Outline labeling records
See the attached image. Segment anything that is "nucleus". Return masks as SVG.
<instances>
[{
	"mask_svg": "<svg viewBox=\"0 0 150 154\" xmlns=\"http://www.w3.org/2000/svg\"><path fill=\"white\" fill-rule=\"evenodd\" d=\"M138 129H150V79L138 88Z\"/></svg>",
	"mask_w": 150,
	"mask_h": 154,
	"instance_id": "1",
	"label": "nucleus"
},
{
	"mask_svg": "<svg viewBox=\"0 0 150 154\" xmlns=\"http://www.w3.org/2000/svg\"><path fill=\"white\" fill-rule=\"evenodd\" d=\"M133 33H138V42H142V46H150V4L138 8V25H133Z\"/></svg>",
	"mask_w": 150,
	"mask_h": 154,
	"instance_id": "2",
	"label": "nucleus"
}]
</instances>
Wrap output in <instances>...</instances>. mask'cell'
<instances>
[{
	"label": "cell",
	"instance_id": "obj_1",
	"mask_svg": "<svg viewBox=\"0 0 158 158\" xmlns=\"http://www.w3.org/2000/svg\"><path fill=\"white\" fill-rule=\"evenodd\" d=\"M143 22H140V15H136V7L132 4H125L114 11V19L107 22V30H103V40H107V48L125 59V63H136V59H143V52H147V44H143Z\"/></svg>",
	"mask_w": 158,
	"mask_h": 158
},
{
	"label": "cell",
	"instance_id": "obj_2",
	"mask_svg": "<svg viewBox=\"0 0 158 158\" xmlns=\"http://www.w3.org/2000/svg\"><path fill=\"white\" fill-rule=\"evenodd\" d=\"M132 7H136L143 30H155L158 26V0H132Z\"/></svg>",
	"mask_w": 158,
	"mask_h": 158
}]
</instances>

What to do
Copy all of the rows above word for word, keeping every character and line the same.

Solution for this task
See the attached image. Segment anything that is "nucleus". Return masks as SVG.
<instances>
[{
	"mask_svg": "<svg viewBox=\"0 0 150 154\" xmlns=\"http://www.w3.org/2000/svg\"><path fill=\"white\" fill-rule=\"evenodd\" d=\"M138 129H150V79L138 88Z\"/></svg>",
	"mask_w": 150,
	"mask_h": 154,
	"instance_id": "1",
	"label": "nucleus"
},
{
	"mask_svg": "<svg viewBox=\"0 0 150 154\" xmlns=\"http://www.w3.org/2000/svg\"><path fill=\"white\" fill-rule=\"evenodd\" d=\"M133 33H138V42H142V46H150V4L138 8V25H133Z\"/></svg>",
	"mask_w": 150,
	"mask_h": 154,
	"instance_id": "2",
	"label": "nucleus"
}]
</instances>
Wrap output in <instances>...</instances>. mask'cell'
<instances>
[{
	"label": "cell",
	"instance_id": "obj_1",
	"mask_svg": "<svg viewBox=\"0 0 158 158\" xmlns=\"http://www.w3.org/2000/svg\"><path fill=\"white\" fill-rule=\"evenodd\" d=\"M143 22H140V15H136V7L132 4H125L114 11V19L107 22V30H103V40H107V48L125 59V63H136V59H143V52H147V44H143Z\"/></svg>",
	"mask_w": 158,
	"mask_h": 158
},
{
	"label": "cell",
	"instance_id": "obj_2",
	"mask_svg": "<svg viewBox=\"0 0 158 158\" xmlns=\"http://www.w3.org/2000/svg\"><path fill=\"white\" fill-rule=\"evenodd\" d=\"M132 7H136L143 30H155L158 26V0H132Z\"/></svg>",
	"mask_w": 158,
	"mask_h": 158
}]
</instances>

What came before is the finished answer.